01-10-2013 - Posted by Andre Piet

images19 Of Paul’s four, previous visits to Jerusalem, we have a record in the book of Acts (9:26, 11:29, 15:2, 18:22), but not nearly as extensive as of his fifth and final visit. It is the climax. On his first visit, God had already revealed to him that Jerusalem would not be a safe place for him (Acts 22:16-18). Paul was sent to the nations, because Jerusalem rejected the Evangel (22:21). Paul’s ministry is based on this rejection (Rom.11:11-15) and “circumcision” is therefore irrelevant in his message. To him was entrusted “the Evangel of the uncircumcision” (Gal.2:7). This message gave Paul among the tens of thousands of Messiah-believing Jews, an extremely bad reputation. When Paul visits James, then James shares the following him (21:20,21):

You are beholding, brother, how many tens of thousands there are among the Jews who have believed, and all are inherently zealous for the law? Now they were instructed concerning you that you teach all the Jews among the nations apostasy from Moses, telling them not to be circumcising their children, nor yet to be walking in the customs…

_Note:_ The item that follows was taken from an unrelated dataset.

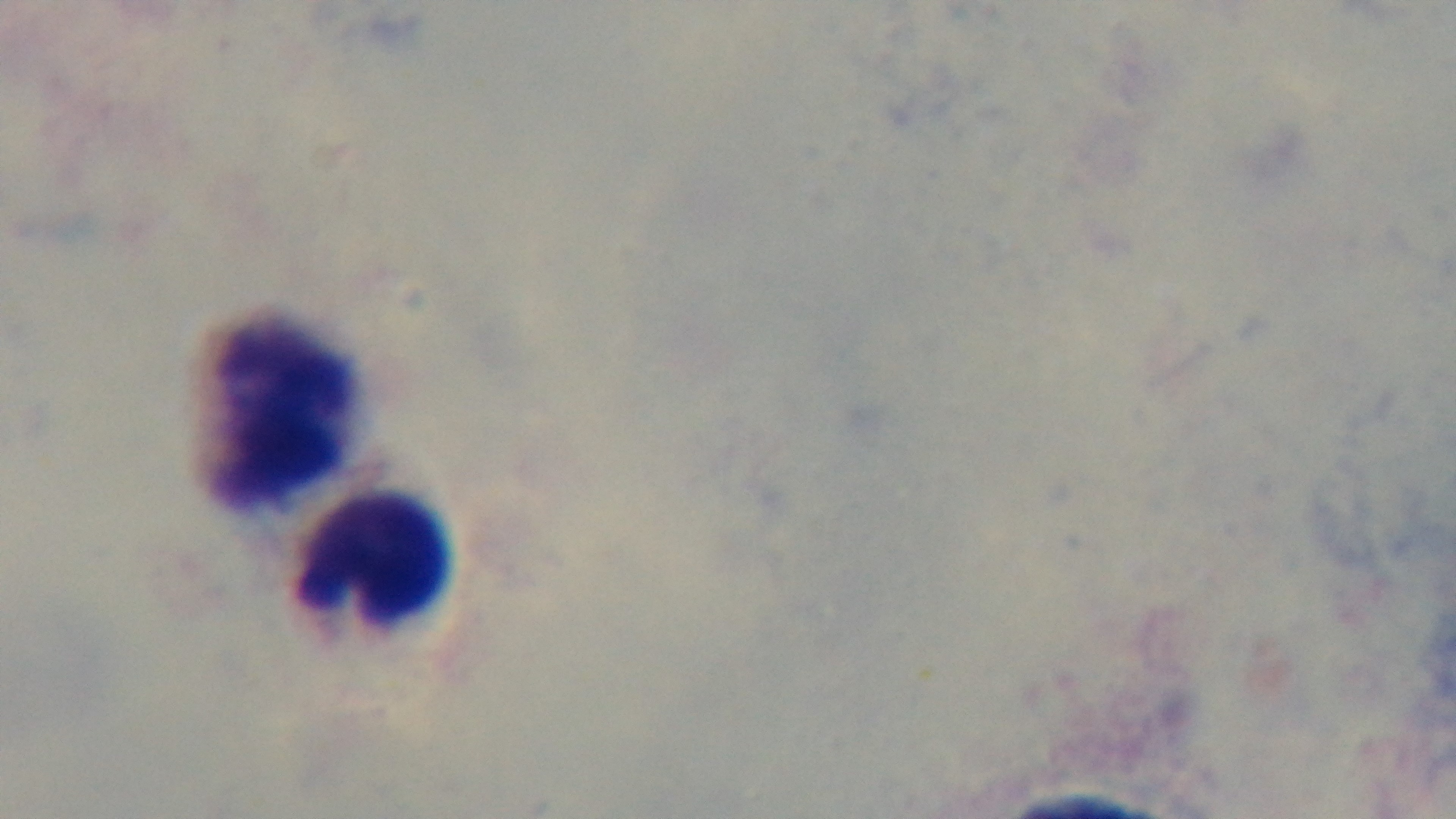
It is a thick blood film.

Single field of view. Giemsa-stained. Malaria status: negative. Captured with a mounted 4K digital camera. Oil-immersion objective, 100x. Photomicrograph.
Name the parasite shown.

Please note: tens of thousands of Messiah-believing Jews (!) were instructed that Paul was teaching apostasy from Moses. That is formulated much stronger than, “they have been informed about you,” as most translations render it. From the Greek word, used here, (katecheo) is our word “catechize” derived and it indicates instructed or taught (Gal.6:6). In the teaching that the Hebrews received, Paul was presented as an apostate from Moses. A worse reputation among such strong zealots of the law is hardly conceivable. Could that possibly be the reason that in the letter to the Hebrews the name of the writer is missing? The accusation made against Paul was that he was teaching all the Jews in the diaspora “not to circumcise their children nor to walk in the customs”. This accusation is categorically untrue, as Paul demonstrates (21:24). Paul taught freedom: the Jews need not to circumcise their children. That is something totally different! And, therefore, Bible translations such as the KJV and the NKJV are completely wrong, in saying “…they ought not to circumcise their children nor to walk according to the customs”. Paul himself lived Jewish, in line with “the ancestral customs” (28:17). He kept the Sabbath and went to the synagogue (18:4), he visited the temple and brought sacrifices (24:17,18). Why? In 1Corinthians 9:20, he gives the answer:

… I became to the Jews as a Jew, that I should be gaining Jews; to those under law as under law (not being myself under law), that I should be gaining those under law…

The reason Paul gives for his Jewish lifestyle is pragmatic. He was a Jew and in order to win Jews, he lived Jewish. Not because he was personally under the law, but to win those who are under the law, he lived under the law. It was this freedom that to the countless “zealots of the law”, in Jerusalem, was a thorn in their side.